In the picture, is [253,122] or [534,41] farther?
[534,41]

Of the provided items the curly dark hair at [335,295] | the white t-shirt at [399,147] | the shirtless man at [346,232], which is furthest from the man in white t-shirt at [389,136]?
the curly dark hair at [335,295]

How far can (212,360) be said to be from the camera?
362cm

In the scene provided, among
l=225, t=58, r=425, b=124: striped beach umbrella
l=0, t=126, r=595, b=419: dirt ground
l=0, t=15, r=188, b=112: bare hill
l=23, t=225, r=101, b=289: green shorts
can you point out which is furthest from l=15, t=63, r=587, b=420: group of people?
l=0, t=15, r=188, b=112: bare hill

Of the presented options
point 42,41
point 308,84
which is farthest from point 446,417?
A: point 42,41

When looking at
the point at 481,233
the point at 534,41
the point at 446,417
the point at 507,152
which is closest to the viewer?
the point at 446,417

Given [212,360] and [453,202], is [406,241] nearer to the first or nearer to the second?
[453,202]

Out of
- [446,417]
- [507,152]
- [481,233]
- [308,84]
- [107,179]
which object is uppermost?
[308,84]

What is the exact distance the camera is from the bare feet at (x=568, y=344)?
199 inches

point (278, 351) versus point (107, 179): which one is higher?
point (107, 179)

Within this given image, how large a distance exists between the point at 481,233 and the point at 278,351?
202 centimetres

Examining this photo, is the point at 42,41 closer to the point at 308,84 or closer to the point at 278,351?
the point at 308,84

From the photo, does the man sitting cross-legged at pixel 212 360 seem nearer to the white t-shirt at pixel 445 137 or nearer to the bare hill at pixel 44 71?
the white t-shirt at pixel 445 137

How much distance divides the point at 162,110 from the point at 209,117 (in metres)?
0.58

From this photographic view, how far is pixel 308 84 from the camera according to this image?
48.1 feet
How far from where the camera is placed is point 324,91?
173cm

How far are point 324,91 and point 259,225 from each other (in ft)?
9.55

------------------------------------

• [Problem details]:
Can you output, as a JSON list of strings with one string per line and blank lines left out, the lines of the data starting at the line that contains "From the photo, does" and ending at the last line of the data?

• [Solution to this problem]:
[
  "From the photo, does the man sitting cross-legged at pixel 212 360 seem nearer to the white t-shirt at pixel 445 137 or nearer to the bare hill at pixel 44 71?",
  "the white t-shirt at pixel 445 137",
  "How much distance divides the point at 162,110 from the point at 209,117 (in metres)?",
  "0.58",
  "From this photographic view, how far is pixel 308 84 from the camera according to this image?",
  "48.1 feet",
  "How far from where the camera is placed is point 324,91?",
  "173cm",
  "How far are point 324,91 and point 259,225 from each other (in ft)?",
  "9.55"
]